◆ **SET TASK A**
Read the forum thread on structs and classes below and decide whether each statement agrees with it. Answer yes or no for each, quoting the words of the thread that settle it.
(i) When a struct instance is put into a container, only a reference to it is copied.
(ii) When Header is a class, a new Header should be created inside the loop.
(iii) After changing the struct to a class, the poster no longer got any matches.

[Begin PASSAGE TO READ]

I tried to change the struct to a class.
If I do I don't get any matches anymore
and also the first header that it grabs
is different all of a sudden
with less headers also. So for some
reason either my code is just not
setup for it to be a class or something.
There's a significant difference between using a struct and a class.

As instances of a struct are value types, they get copied into whatever
container you put them, while when using an instance of a class, only the
reference to the instance gets copied.

If you use class instead of struct...

[snip]

class Header
{
public string numb;
public string subject;
public string date;
public string from;
public string msg_id;
public string bytes;
}

[snip]

....you also need to make sure that you put *separate* instances of it into
the list, or else you're just modifying the single instance. This means that
you should instantiate the Header within the loop instead, when using a
class.
static void getheaders()
{
[snip]
Header h = new Header();
master = new ArrayList();
while (reader.Read())
{
h.numb = reader.GetValue(0).ToString();
h.subject = reader.GetValue(1).ToString();
h.from = reader.GetValue(2).ToString();
h.date = reader.GetValue(3).ToString();
h.msg_id = reader.GetValue(4).ToString();
h.bytes = reader.GetValue(5).ToString();
master.Add(h);
}
reader.Close();
conn.Close();
}


....should then be...

static void getheaders()
{

[snip]

master = new ArrayList();
while (reader.Read())
{
Header h = new Header(); // <-- Here instead...
h.numb = reader.GetValue(0).ToString();
h.subject = reader.GetValue(1).ToString();
h.from = reader.GetValue(2).ToString();
h.date = reader.GetValue(3).ToString();
h.msg_id = reader.GetValue(4).ToString();
h.bytes = reader.GetValue(5).ToString();
master.Add(h);
}
reader.Close();
conn.Close();
}
----------------------------

I believe that's why you got a mismatch of the number of headers, when you
were trying to have Header as a class instead of struct.

[End PASSAGE TO READ]
[Begin DATA SHOWN]

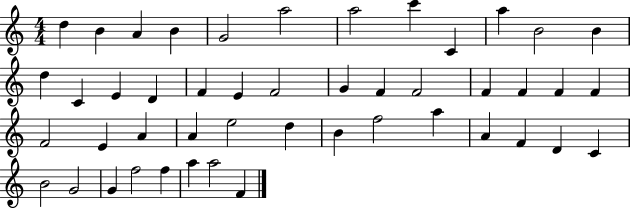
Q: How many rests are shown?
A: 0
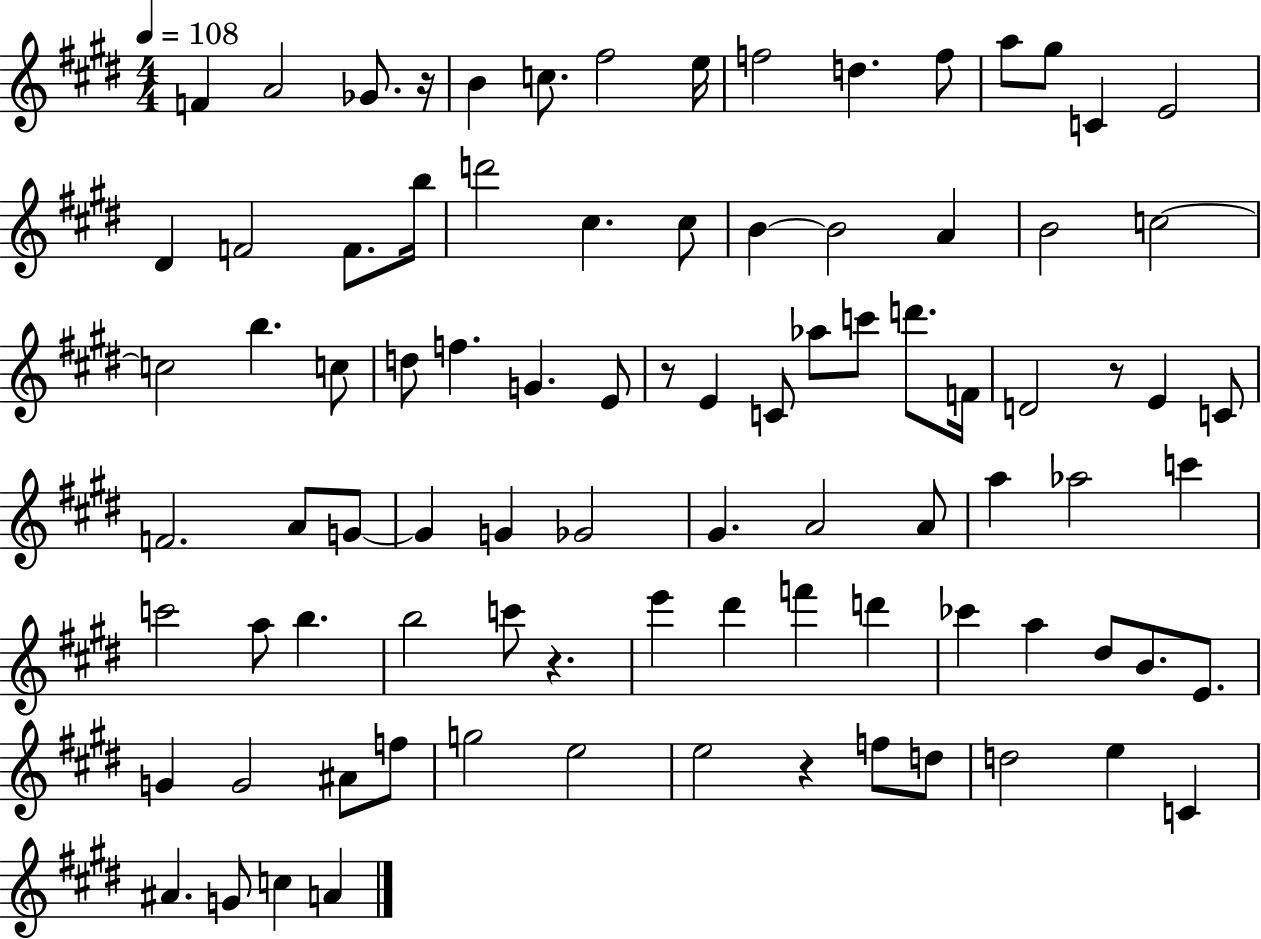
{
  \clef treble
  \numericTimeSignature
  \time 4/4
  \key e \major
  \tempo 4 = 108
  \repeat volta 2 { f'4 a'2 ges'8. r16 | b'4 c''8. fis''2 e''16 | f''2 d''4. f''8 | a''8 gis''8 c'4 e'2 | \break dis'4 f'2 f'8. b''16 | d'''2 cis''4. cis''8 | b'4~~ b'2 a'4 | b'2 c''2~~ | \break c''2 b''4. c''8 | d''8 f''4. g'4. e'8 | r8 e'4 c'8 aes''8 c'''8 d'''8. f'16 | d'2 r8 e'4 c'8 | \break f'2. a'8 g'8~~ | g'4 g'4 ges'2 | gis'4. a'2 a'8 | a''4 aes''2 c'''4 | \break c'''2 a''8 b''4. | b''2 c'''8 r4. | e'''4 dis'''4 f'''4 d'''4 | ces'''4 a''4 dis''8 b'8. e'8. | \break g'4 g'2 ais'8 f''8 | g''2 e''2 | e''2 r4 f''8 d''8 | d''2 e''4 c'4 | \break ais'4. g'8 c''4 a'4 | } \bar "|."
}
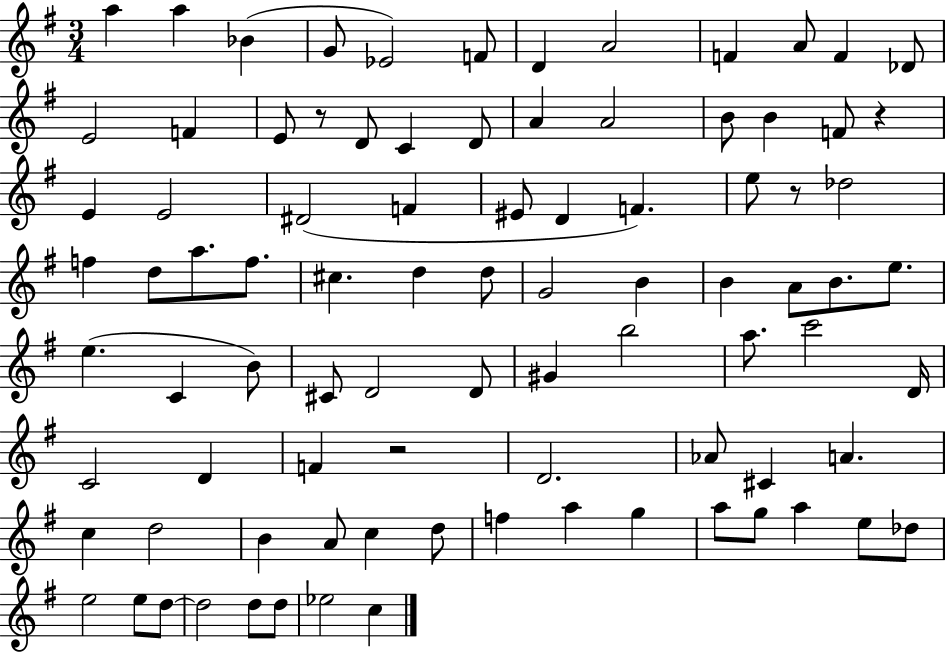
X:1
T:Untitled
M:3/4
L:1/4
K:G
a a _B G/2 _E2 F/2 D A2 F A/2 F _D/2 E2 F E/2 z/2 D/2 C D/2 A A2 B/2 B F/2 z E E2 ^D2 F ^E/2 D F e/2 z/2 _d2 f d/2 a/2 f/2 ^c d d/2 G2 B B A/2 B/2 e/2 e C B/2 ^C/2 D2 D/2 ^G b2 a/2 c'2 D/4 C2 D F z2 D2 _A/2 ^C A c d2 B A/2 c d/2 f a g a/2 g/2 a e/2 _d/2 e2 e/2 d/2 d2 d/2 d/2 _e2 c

[End DATA SHOWN]

◆ **SET TASK B**
Locate every line of the records above that contains the string "volta", and copy each of those lines in full. Case counts.

◆ **FULL ANSWER A**
(i) No: "As instances of a struct are value types, they get copied into whatever container you put them, while when using an instance of a class, only the reference to the instance gets copied."
(ii) Yes: "you should instantiate the Header within the loop instead, when using a class."
(iii) Yes: "If I do I don't get any matches anymore"

◆ **FULL ANSWER B**
  \repeat volta 2 { f'4 a'2 ges'8. r16 | b'4 c''8. fis''2 e''16 | f''2 d''4. f''8 | a''8 gis''8 c'4 e'2 | \break dis'4 f'2 f'8. b''16 | d'''2 cis''4. cis''8 | b'4~~ b'2 a'4 | b'2 c''2~~ | \break c''2 b''4. c''8 | d''8 f''4. g'4. e'8 | r8 e'4 c'8 aes''8 c'''8 d'''8. f'16 | d'2 r8 e'4 c'8 | \break f'2. a'8 g'8~~ | g'4 g'4 ges'2 | gis'4. a'2 a'8 | a''4 aes''2 c'''4 | \break c'''2 a''8 b''4. | b''2 c'''8 r4. | e'''4 dis'''4 f'''4 d'''4 | ces'''4 a''4 dis''8 b'8. e'8. | \break g'4 g'2 ais'8 f''8 | g''2 e''2 | e''2 r4 f''8 d''8 | d''2 e''4 c'4 | \break ais'4. g'8 c''4 a'4 | } \bar "|."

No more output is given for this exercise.